Case studies

Fulani culture endures as community embraces education for all

I feel happy to be waking up in the morning to go to school….I do not want to be married-off like others, and my friends will no more make jest of me…” said Wasilat Ibrahim with a smile. Wasilat, a 13 year-old girl in Gaa Uthman Nomadic LGEA School in Ilorin East, is benefiting from the basic education programme supported by ESSPIN. After facing a near-marriage experience, Wasilat now has high hopes for the future. “I want to become a doctor,” she says.
Young members of the Gaa Uthman Fulani community are now encouraged to go to school. These include children already betrothed, boys who married early, and girls who were married without their consent who are now being sent to school by their husbands. This is the result of two years of continuous sensitisation activities in the community led by CSOs and the SBMC and supported by ESSPIN. The school has grown from 12 to 56 students.

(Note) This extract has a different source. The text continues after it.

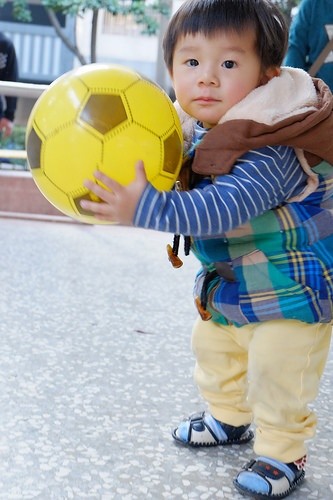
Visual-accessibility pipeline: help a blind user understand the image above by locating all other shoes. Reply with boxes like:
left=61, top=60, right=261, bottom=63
left=171, top=410, right=254, bottom=448
left=232, top=454, right=308, bottom=500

According to Ajia Afusat, the head teacher, “I used to see many children grazing cows or selling cheese at the time they were supposed to be in school.” But now the situation has changed. “I can write my name now, and I hope to make more progress….We have greatly improved too in morals and social life”, reports Wasilat.

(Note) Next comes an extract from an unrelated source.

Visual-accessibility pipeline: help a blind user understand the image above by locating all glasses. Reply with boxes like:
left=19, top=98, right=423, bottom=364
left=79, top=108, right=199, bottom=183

Before I joined school”, explained Usman Aliyu, aged 12 in Primary 3, “I could neither read nor write, but now I can even help others to read.”

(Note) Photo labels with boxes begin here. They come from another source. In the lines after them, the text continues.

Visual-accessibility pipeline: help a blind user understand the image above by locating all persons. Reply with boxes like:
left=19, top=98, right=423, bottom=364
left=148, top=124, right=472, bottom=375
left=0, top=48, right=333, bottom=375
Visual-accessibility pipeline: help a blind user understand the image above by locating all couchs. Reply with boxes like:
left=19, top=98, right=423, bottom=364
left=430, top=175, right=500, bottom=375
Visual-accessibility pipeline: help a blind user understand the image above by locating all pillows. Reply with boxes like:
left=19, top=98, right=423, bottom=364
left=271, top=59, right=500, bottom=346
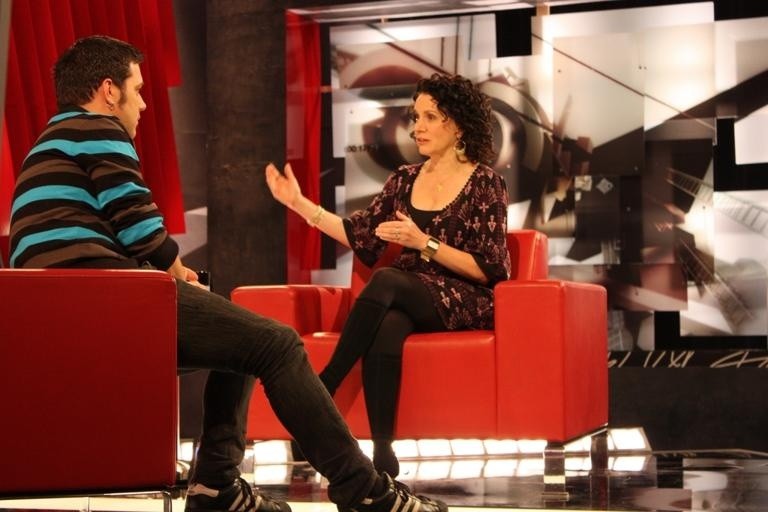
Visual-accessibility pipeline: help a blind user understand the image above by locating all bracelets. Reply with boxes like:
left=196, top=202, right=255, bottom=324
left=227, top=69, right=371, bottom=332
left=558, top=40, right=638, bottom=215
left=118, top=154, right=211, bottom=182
left=306, top=203, right=325, bottom=227
left=419, top=236, right=440, bottom=263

I am now able to help my customers load scratch cards into their mobile phones”, said Primary 2 student Umar Adamu, aged 20 and married for 5 years with two children.
The Gaa Uthman nomadic community is encouraging schooling for all children and young adults whilst respecting traditional beliefs. The SBMC arranged for a female Hausa-speaking head teacher. “The men to whom the young girls are betrothed would not allow their young future wives to attend a school to be taught by a male teacher. They also want a Hausa speaker who understands them”, Adeyemo Adeyemi a CSO member explained.

Asked what message she has for her friends who are not yet in school, Wasilat continued, “I advise them to come to school. There is future and hope in it. I advise our parents too that they should not see education as a way of losing us. Instead, they should see it as a stepping stone to success and a way forward. We have lagged behind for too long.”

Gaa Uthman SBMC members, Ilorin East, Kwara State meet for a sensitization session on the advantages of literacy and numeracy.